I ranted and raved about yuppies and an earlier post. I hate them. Their unchecked expansion and total stupidity is, as I see it, the most destructive force in America. Materialism, the American Dream, and a population that's becoming ever more delineated economically all fuel the expansion of America outwardly. None of these things are inherently bad, it must be noted. Materialism is a totally valid way of life, drives the economy, and is the only reason 90% of the companies in existence, um, exist. The American dream is a great dream and should be striven for. And an economically delineated population is fine just so long as there is constant economic activity between the groups. But combined, along with the human penchant for thinking about "now" as opposed to "tomorrow," means that people will happily bulldoze trees, and Chem-Lawn the fuck out of their grass if it means being happy now.

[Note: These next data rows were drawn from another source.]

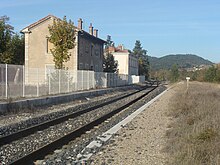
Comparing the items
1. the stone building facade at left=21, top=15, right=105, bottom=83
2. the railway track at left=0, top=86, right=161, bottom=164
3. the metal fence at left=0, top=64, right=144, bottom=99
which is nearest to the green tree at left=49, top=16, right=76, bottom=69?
the metal fence at left=0, top=64, right=144, bottom=99

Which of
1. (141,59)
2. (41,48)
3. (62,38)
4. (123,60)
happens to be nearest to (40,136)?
(62,38)

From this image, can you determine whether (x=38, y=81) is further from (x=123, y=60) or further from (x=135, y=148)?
(x=123, y=60)

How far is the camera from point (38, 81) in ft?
83.1

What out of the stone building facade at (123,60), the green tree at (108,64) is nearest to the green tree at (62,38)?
the green tree at (108,64)

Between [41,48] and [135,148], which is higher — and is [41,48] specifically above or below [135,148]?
above

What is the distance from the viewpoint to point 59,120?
48.8ft

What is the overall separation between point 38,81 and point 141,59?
104624mm

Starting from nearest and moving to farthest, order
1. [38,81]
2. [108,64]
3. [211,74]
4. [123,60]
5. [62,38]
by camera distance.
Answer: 1. [38,81]
2. [62,38]
3. [108,64]
4. [211,74]
5. [123,60]

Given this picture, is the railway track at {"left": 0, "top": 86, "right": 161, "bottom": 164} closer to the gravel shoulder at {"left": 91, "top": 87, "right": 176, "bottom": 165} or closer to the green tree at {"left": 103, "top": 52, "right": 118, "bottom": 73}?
the gravel shoulder at {"left": 91, "top": 87, "right": 176, "bottom": 165}

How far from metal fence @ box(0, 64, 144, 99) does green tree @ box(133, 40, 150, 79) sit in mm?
83200

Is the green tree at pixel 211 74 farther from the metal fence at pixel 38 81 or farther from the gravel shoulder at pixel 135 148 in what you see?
the gravel shoulder at pixel 135 148

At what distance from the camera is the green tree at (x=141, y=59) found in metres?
124


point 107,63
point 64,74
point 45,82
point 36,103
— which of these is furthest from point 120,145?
point 107,63

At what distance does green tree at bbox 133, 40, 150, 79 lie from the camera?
124 metres
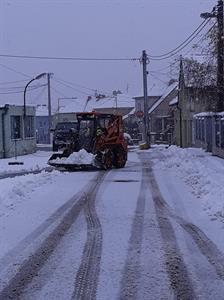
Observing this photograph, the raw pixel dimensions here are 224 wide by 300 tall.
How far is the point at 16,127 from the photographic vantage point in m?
40.9

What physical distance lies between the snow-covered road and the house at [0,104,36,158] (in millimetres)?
21479

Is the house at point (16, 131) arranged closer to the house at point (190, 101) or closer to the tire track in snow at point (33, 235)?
the house at point (190, 101)

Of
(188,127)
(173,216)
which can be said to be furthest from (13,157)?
(173,216)

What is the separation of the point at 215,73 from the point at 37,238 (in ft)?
78.6

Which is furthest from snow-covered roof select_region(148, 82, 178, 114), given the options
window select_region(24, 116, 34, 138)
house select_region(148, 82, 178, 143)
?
window select_region(24, 116, 34, 138)

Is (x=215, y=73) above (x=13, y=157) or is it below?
above

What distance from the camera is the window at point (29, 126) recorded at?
141 ft

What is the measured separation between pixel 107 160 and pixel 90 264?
17952mm

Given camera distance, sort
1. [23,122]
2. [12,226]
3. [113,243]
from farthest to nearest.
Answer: [23,122] < [12,226] < [113,243]

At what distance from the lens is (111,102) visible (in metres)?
109

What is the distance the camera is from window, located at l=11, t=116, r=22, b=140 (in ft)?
131

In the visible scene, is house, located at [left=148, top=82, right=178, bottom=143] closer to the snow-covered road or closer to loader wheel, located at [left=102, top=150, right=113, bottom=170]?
loader wheel, located at [left=102, top=150, right=113, bottom=170]

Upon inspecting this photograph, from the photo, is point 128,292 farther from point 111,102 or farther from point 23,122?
point 111,102

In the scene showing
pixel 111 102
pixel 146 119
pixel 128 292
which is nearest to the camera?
pixel 128 292
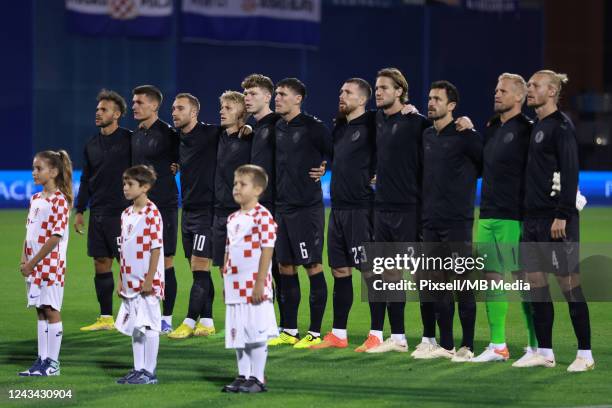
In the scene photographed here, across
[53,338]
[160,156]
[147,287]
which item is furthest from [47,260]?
[160,156]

We aren't there yet. The world is not coming to and end, but in 2007, the 300 millionth American was born, the 400 millionth will be born sometime mid century, and by 2100 we'll be well past half a billion. All this while household sizes are at record lows. The growth is logarithmic, the worse it gets, the worse the getting worse gets. Within just one lifetime, we'll more than double our population. The US can NOT survive with current demographic distribution and a population of 600 million, or perhaps 1 billion. Eventually, we'll have giant megalopoli covering the entire landmass of the US like some sickened pestilence. Then there will be nowhere left to which the yuppies can escape. No new, virgin land they can bulldoze. It will all be done, and then what?
As I said, the world is not ending. Things are, in reality, pretty good. But we must begin taking action now, or the damage in the future may be too great to repair. Especially now, taking action can be pretty cheap. The government can heavily restrict development on virgin land. In my opinion, there are many areas of the country where development on virgin land should be halted entirely. Then, give developers subsidies and tax breaks for building up instead of out.
Population growth is not bad. In fact, I think it's great. If we are to achieve the wondrous, interplanetary civilization that sci-fi has foretold we actually need more people. It's the unchecked outward, low-density growth that's bad. We spread like a bacteria when we should be building towards the heavens.